The nursing shortage in the United States has reached a crisis point. Hospitals that have been overwhelmed by patients with COVID-19 face an additional challenge because nurses have decided to no longer work in hospital care, have gone to work in temporary positions, or have left the workforce altogether. To understand this problem better, Dr. David Baker, Editor-in-Chief for The Joint Commission Journal on Quality and Patient Safety, interviewed Dr. Peter Buerhaus on January 27, 2022. Dr. Buerhaus is a professor in the College of Nursing at Montana State University and director of the Center for Interdisciplinary Health Workforce Studies. He's one of the leading authorities in the country on the nursing and physician workforces in the United States. Dr. Buerhaus is both a nurse and a health care economist, so he brings a unique perspective and experience to his work in this area.
Dr. David Baker: The COVID-19 pandemic has been devastating in so many ways, but one of the most profound negative consequences has been the strain that it's placed on nurses. How is the pandemic affecting the current nursing supply?
Dr.
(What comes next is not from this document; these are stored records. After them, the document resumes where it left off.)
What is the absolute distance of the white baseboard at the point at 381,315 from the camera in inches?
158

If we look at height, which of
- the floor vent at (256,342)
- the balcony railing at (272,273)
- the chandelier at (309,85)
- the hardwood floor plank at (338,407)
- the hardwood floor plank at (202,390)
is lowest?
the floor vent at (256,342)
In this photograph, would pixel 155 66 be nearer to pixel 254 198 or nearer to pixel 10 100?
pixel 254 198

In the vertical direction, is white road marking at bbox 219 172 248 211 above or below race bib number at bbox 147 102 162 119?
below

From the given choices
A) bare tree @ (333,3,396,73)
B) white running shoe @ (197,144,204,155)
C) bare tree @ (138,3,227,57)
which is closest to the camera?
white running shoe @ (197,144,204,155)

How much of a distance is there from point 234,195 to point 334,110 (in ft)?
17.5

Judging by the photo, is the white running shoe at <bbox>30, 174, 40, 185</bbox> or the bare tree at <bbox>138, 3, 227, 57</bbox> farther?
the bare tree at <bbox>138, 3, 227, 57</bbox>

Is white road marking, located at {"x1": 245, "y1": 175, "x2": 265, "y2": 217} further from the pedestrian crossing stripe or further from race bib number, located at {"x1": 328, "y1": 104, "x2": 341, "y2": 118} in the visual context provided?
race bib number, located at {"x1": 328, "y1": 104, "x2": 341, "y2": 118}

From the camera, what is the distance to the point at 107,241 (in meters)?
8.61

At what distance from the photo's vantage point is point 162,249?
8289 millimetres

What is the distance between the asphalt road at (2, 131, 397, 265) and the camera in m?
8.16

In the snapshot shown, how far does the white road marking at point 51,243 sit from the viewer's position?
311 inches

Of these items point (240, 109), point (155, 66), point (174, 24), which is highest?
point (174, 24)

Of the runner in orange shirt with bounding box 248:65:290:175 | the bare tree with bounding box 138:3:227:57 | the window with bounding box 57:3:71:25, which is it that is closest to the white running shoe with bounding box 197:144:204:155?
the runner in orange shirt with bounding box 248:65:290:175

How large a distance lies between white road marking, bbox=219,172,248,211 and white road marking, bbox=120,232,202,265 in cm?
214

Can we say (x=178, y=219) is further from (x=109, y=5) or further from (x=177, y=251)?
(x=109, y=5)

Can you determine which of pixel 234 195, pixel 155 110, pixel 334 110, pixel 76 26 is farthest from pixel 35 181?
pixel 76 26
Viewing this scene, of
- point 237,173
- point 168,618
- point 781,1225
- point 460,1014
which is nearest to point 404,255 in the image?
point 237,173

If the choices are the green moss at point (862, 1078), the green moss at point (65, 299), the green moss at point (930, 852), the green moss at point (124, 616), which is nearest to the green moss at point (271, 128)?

Peter Buerhaus: Let me just begin by noting that as of today, there have been about 72 million reported cases COVID in the United States, and 872,000 people have died from the disease. Nurses have tried to care for these patients, they've done their best to try to save them, and they have to live with the emotion of having lost a patient. At the same time, nurses have helped save tens of thousands of lives. So I'm just glad we are having this conversation.
I'd like to start with a 40,000-foot-level look at this. The nursing workforce is composed of about 3.5 million registered nurses who are working on a full-time basis and then another roughly 400,000 who are working on a part-time basis. So there's a lot of nurses in the country. About a million RNs are working in inpatient care units, and about a third of those are working in ICUs and emergency departments. We were all shocked at how rapidly that demand for care increased for nurses with the education, the skills, and clinical experience needed to take care of so many very critically ill patients.
Now if we get down closer to ground level, I think the pandemic has decreased the supply of nurses, and it's come about in several different ways. Some nurses have become ill with COVID-19 themselves, and they aren't in the workforce while they're waiting to get cleared, or they've left permanently as a result of having COVID. Others are not in the workforce because they don't want to increase their risk of exposure to the disease and give it to their families. Others aren't in the workforce due to vaccination requirement policies and their beliefs about vaccination. Some nurses are not in the workforce because they are taking care of parents or in-laws, they're raising children and providing home schooling. And some RNs have retired sooner than they had planned. For the first time in 10 years, we saw an overall drop in employment among RNs, LPNs, and nursing assistants about five or seven months into the COVID pandemic.
Dr. David Baker: So, do you think that this is going to have a lasting effect? What do you see coming in the next decade for the nursing supply?
Dr. Peter Buerhaus: Just recently, our team, using data through 2019 just before the COVID pandemic began, we estimated the RN workforce would grow by about one million, reaching 4.5 million in 2030. So this is really good news because these projections take into account the retirement of an estimated 640,000 baby boom RNs who are expected to retire by the end of the decade. We'll be able to replace those RNs and add another million. Now that's the good news. But what concerns me are, are factors that affect entry into the workforce and exit out of the workforce.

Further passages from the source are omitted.